Recorded data:
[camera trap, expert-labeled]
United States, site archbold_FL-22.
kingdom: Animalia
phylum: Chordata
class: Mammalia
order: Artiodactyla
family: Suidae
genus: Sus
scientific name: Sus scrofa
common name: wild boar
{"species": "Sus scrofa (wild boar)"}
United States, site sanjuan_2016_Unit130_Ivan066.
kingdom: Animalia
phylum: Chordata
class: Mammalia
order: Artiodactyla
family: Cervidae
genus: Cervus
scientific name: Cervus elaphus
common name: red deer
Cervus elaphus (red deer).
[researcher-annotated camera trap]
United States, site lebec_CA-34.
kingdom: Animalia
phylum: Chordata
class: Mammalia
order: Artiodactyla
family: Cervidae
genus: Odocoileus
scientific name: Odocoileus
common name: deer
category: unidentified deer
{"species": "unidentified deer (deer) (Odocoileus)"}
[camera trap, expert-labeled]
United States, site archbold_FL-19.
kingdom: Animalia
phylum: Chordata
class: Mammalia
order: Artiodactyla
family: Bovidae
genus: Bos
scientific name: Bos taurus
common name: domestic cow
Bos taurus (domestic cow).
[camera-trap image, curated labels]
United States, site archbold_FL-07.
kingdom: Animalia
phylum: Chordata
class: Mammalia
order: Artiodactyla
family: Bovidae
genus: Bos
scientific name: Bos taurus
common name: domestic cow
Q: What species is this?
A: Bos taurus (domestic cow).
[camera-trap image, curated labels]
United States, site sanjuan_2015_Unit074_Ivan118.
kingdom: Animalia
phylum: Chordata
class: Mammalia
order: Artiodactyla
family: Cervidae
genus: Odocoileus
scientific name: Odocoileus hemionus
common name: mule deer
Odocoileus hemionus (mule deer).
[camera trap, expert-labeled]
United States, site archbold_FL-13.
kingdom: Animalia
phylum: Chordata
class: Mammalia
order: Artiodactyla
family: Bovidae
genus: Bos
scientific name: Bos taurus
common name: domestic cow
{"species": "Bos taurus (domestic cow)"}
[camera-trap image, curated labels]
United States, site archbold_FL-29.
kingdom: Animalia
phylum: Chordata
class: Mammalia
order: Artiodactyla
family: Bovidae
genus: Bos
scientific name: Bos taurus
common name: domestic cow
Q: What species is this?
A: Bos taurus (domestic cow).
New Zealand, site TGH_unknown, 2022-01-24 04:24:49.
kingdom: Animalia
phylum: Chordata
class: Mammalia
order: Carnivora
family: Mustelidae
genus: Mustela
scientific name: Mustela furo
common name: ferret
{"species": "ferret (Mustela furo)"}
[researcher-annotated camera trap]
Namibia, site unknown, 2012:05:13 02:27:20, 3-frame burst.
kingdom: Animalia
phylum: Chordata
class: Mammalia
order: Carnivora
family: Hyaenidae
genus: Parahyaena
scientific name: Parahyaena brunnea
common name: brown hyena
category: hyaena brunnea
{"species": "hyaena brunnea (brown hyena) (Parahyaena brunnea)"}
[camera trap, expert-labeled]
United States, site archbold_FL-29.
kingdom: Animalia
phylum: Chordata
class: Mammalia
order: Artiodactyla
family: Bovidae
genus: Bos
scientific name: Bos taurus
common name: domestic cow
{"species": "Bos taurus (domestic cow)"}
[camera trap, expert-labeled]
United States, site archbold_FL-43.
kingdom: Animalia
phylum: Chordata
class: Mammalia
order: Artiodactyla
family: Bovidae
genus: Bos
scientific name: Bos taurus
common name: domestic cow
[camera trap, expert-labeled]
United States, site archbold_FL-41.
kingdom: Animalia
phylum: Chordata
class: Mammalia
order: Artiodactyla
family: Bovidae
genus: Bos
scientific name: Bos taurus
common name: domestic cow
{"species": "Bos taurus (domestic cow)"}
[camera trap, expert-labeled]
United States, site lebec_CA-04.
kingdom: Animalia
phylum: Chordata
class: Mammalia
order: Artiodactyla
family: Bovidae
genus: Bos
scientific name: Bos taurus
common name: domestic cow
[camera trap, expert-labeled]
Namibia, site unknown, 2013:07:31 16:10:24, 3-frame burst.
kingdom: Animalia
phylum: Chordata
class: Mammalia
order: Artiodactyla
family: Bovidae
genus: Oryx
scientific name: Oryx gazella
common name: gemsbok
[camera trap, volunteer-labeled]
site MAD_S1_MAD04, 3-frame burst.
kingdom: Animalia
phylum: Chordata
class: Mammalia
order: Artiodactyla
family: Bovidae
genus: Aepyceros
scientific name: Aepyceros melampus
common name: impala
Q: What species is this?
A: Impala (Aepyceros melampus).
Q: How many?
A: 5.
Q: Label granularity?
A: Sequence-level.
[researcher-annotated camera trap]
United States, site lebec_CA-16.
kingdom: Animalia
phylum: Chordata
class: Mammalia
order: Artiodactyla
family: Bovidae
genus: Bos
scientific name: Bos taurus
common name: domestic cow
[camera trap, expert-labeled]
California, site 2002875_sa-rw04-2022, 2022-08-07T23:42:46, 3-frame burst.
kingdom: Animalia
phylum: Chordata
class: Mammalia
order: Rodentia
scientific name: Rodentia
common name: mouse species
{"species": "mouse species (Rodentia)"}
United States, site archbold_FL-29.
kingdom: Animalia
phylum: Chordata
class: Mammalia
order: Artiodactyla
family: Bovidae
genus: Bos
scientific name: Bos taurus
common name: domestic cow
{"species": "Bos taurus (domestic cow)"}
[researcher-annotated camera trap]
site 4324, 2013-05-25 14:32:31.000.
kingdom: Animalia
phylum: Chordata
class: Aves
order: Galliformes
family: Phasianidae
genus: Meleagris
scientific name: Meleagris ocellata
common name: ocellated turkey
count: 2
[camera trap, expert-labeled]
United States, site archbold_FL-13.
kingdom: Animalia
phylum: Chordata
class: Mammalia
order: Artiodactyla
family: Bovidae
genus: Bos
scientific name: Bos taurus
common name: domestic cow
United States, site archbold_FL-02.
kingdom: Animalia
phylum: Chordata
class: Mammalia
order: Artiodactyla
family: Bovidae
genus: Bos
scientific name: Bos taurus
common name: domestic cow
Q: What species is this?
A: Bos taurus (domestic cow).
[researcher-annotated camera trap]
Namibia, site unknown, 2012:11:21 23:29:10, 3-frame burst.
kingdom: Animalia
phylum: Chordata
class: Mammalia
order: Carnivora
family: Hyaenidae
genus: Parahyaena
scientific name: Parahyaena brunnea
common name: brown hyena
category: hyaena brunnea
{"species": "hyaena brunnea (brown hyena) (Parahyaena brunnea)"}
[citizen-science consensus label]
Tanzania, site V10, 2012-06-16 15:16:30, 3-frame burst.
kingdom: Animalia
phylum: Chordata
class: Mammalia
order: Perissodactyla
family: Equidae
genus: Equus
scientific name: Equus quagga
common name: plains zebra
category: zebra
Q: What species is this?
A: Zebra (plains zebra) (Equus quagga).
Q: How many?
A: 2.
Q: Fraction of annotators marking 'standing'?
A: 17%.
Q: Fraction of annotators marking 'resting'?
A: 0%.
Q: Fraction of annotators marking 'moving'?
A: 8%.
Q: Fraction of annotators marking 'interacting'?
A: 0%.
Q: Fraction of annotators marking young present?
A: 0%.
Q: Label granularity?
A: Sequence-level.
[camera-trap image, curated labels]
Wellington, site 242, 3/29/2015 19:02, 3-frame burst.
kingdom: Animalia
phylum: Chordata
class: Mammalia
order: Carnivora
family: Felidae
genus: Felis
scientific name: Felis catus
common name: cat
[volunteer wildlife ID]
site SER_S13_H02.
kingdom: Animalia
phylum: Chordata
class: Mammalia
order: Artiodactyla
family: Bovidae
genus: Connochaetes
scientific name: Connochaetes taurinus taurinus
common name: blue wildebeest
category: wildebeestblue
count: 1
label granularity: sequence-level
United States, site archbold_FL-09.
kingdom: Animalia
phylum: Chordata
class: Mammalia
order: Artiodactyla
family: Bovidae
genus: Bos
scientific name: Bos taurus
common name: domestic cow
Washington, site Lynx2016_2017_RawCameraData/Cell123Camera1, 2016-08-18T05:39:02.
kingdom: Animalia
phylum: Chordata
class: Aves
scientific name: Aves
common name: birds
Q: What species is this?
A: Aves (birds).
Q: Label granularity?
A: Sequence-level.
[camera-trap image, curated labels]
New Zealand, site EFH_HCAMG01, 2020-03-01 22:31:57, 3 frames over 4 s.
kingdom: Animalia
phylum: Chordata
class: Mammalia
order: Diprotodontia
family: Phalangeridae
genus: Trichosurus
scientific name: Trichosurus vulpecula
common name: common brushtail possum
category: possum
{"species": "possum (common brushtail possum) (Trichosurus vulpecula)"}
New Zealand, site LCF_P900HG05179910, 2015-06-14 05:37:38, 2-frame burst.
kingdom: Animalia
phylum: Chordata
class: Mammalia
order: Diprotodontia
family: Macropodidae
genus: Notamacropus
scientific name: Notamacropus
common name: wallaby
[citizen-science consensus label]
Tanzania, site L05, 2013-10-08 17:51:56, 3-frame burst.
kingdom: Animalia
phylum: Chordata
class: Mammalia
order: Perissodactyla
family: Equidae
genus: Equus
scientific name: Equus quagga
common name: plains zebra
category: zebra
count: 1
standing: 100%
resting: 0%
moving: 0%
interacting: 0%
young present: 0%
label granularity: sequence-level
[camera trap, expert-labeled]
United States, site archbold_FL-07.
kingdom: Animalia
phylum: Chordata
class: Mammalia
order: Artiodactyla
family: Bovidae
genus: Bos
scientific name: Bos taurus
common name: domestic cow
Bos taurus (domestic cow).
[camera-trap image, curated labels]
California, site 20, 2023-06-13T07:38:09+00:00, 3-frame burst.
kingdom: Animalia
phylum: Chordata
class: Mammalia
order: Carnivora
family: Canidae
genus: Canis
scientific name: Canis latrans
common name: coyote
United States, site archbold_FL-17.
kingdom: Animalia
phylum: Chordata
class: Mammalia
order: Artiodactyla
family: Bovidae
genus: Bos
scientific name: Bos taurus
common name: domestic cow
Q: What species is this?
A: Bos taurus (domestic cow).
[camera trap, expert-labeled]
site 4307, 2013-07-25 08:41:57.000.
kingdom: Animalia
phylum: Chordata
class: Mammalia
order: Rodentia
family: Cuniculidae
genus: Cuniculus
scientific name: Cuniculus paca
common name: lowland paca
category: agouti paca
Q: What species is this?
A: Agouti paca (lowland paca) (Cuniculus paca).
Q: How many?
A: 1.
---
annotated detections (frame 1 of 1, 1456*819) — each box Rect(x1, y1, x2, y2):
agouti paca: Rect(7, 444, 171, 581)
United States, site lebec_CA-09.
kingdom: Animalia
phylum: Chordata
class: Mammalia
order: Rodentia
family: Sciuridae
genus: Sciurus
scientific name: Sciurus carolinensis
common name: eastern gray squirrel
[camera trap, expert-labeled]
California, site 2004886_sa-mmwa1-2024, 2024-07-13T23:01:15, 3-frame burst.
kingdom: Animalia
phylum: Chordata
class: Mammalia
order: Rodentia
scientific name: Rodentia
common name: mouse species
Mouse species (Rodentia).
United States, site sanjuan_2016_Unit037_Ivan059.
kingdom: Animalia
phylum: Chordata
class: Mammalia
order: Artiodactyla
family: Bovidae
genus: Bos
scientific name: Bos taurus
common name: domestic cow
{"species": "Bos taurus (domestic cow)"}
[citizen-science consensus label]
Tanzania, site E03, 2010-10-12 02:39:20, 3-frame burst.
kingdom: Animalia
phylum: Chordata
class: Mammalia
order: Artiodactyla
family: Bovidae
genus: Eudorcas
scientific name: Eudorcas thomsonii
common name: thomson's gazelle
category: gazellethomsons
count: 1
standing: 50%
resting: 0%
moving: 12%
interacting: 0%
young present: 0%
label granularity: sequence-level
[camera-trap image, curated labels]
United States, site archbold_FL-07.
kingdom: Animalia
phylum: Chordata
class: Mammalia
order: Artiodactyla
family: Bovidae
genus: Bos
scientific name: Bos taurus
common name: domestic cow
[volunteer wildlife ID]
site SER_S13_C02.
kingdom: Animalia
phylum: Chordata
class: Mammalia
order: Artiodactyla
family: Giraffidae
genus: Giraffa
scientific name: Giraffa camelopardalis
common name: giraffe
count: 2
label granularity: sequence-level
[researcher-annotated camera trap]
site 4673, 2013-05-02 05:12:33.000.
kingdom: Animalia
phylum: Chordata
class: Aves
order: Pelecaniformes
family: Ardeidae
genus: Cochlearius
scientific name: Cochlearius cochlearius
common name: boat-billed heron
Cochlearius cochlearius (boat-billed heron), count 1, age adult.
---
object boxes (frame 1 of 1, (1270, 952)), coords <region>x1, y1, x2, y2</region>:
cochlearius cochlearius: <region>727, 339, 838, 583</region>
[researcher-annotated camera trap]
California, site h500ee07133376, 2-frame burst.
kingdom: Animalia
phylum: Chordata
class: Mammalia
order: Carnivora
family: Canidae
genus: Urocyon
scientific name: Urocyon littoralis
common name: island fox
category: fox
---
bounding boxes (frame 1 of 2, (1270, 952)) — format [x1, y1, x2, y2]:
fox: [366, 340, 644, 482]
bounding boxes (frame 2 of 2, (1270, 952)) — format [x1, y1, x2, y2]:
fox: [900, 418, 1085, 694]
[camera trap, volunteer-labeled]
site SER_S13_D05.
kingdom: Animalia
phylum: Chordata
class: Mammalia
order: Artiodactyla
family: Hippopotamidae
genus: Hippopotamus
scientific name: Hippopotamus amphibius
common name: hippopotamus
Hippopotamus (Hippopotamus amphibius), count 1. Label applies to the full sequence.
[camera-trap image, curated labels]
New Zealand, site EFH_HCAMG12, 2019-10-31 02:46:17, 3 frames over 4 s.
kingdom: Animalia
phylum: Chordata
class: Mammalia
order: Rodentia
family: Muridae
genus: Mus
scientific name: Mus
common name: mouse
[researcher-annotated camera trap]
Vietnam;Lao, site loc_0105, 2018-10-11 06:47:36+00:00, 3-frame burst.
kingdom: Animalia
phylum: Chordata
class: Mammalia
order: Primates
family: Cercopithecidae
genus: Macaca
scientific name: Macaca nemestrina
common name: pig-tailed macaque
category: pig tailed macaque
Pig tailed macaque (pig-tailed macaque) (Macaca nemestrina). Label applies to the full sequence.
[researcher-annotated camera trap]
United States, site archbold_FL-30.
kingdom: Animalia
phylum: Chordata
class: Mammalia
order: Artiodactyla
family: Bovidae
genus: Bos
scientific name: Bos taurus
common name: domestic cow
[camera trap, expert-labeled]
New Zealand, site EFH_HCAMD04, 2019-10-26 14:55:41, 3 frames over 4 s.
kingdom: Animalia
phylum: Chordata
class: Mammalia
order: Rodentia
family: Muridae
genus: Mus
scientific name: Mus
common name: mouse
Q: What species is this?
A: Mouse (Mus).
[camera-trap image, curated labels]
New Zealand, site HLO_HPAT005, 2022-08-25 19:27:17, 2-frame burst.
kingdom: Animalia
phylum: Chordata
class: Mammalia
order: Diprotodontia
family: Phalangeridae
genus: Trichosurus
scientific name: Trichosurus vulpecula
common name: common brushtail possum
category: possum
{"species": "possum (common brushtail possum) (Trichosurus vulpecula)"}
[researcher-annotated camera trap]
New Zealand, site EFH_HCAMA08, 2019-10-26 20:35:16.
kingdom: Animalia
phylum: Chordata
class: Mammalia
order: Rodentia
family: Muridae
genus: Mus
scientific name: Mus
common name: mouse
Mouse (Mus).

_AIM OF THE TASK_
From the first line above through the line that contains "United States, site archbold_FL-19.", quote each line exactly. Output nothing more.

_THE COMPLETED TASK_
[camera trap, expert-labeled]
United States, site archbold_FL-22.
kingdom: Animalia
phylum: Chordata
class: Mammalia
order: Artiodactyla
family: Suidae
genus: Sus
scientific name: Sus scrofa
common name: wild boar
{"species": "Sus scrofa (wild boar)"}
United States, site sanjuan_2016_Unit130_Ivan066.
kingdom: Animalia
phylum: Chordata
class: Mammalia
order: Artiodactyla
family: Cervidae
genus: Cervus
scientific name: Cervus elaphus
common name: red deer
Cervus elaphus (red deer).
[researcher-annotated camera trap]
United States, site lebec_CA-34.
kingdom: Animalia
phylum: Chordata
class: Mammalia
order: Artiodactyla
family: Cervidae
genus: Odocoileus
scientific name: Odocoileus
common name: deer
category: unidentified deer
{"species": "unidentified deer (deer) (Odocoileus)"}
[camera trap, expert-labeled]
United States, site archbold_FL-19.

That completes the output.